SAN FRANCISCO -- Adam Smith was 12 when Microsoft introduced its desktop e-mail program, Outlook.
Outlook is now the most popular e-mail tool in the world, used by hundreds of millions of people. And Smith, 23, thinks that the program is so poorly suited for most people’s intensive e-mail habits that he has a co-founded a company, Xobni, intended to fix it.
"Using Outlook today is like taking a Volkswagen Beetle into space," Smith said. "People are kind of exerting all these stresses upon it that it wasn’t originally designed to withstand."
Xobni, based in San Francisco, is introducing a new tool on Monday that plugs into Outlook. Smith’s general complaint -- one that is shared by many users of Outlook -- is that the more the program is used, the slower it gets and the harder it is to search for e-mail addresses and phone numbers.
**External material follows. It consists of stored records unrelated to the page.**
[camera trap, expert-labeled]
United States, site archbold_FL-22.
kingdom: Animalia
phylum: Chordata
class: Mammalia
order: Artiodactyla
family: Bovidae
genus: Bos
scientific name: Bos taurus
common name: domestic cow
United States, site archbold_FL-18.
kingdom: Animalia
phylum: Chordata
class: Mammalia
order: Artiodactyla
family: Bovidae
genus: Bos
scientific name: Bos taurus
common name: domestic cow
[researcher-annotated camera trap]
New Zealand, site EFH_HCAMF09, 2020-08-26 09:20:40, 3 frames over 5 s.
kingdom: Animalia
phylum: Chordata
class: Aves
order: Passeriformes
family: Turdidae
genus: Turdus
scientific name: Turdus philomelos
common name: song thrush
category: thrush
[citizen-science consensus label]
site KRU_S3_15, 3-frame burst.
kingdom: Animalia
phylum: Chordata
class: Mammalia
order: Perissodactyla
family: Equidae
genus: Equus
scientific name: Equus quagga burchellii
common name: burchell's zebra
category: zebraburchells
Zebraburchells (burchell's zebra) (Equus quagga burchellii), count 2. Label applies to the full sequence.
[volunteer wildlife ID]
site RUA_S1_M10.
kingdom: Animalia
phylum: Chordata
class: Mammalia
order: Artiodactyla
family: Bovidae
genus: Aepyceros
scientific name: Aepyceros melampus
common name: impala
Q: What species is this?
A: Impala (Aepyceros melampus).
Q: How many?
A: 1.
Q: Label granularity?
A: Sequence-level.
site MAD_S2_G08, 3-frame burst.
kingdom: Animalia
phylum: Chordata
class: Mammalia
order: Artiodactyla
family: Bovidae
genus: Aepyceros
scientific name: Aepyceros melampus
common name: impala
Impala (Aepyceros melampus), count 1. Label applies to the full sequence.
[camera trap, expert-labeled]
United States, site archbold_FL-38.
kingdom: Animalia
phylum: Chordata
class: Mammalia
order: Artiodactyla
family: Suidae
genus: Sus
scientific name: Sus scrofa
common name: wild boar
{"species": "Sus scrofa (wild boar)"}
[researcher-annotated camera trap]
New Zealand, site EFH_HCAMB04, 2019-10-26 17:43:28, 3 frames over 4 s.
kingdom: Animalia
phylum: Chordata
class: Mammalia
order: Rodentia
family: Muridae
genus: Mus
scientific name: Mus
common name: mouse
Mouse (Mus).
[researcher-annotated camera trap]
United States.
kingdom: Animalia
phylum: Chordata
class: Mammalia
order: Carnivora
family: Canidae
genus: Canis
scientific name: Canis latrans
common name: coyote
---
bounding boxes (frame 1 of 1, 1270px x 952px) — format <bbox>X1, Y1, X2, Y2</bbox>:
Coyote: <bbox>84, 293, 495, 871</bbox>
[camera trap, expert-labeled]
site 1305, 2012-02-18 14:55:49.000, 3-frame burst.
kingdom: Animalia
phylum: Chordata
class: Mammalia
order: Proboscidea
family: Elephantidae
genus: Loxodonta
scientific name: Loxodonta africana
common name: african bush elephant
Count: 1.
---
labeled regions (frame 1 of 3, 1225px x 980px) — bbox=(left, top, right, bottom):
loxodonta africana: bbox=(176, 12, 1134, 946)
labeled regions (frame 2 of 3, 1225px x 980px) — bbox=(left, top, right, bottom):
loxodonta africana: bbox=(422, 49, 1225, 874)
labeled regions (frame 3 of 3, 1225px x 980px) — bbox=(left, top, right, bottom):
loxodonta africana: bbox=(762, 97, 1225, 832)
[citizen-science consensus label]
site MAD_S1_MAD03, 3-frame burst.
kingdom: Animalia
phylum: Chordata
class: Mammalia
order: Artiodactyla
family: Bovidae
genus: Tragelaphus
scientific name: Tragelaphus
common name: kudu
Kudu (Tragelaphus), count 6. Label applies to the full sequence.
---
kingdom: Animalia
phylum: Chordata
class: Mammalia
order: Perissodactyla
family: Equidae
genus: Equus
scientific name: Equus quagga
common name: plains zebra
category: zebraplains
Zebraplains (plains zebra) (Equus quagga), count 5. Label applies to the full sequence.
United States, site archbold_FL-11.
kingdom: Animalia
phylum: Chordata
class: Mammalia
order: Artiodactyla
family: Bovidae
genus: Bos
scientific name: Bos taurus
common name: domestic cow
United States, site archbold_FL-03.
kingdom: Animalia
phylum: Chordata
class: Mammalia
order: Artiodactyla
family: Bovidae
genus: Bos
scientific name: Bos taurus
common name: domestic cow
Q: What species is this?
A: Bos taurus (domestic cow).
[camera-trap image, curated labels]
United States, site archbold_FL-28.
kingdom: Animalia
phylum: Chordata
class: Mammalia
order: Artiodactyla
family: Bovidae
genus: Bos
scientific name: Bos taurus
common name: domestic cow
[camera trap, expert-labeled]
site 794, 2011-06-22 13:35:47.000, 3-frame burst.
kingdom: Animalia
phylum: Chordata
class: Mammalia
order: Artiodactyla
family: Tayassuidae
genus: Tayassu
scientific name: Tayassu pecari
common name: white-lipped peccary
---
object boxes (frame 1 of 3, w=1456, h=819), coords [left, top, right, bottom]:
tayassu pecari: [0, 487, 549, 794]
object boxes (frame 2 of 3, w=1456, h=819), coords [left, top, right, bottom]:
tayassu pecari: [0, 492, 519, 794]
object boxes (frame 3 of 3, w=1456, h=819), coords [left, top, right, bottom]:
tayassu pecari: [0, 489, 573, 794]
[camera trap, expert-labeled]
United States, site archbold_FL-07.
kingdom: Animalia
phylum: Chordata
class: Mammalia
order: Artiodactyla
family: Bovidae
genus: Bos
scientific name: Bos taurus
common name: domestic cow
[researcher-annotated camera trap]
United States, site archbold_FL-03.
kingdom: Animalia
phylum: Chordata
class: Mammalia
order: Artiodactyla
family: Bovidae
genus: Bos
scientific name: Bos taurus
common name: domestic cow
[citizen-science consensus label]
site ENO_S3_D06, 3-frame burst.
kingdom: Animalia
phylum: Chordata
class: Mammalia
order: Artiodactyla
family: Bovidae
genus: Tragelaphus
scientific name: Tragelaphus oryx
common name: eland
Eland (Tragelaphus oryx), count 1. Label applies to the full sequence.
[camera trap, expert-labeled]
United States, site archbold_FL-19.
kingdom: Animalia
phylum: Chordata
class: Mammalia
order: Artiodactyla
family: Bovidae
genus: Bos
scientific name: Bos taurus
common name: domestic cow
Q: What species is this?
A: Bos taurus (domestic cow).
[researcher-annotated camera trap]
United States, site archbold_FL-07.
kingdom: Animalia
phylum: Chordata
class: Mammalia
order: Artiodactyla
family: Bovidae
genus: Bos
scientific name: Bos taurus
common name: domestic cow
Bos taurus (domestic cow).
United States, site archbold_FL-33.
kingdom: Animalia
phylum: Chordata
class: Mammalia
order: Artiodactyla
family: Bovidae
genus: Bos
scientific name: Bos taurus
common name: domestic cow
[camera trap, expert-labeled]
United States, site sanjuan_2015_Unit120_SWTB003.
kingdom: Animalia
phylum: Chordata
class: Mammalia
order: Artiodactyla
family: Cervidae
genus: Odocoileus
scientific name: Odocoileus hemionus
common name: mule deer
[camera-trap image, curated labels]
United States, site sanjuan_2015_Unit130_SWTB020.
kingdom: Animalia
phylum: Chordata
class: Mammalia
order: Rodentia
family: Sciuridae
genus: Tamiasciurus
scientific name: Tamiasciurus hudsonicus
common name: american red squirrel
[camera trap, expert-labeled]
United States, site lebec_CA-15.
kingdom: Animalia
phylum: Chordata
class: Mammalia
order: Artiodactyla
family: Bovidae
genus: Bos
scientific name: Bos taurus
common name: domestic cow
To solve these problems, Xobni ("inbox" spelled backwards and pronounced zob-nee) has produced free downloadable software that, once installed, indexes all the e-mail in Outlook and makes those messages quickly and easily searchable. The software, available at www.xobni.com, will also be sold to companies.
Other programs, like Google Desktop, perform that same basic index-and-search function. But Xobni, which its creators call an "intelligent filter," adds a few more features.
When it scours the inbox, it extracts phone numbers it thinks are associated with the sender. So when a user searches for a person, Xobni presents the number in a side panel to Outlook.
The software also interprets the social relationships between people who are sending messages to each other. For example Xobni recognizes that if an executive sends a copy to someone else on each message he or she sends, it might be to an assistant or another colleague.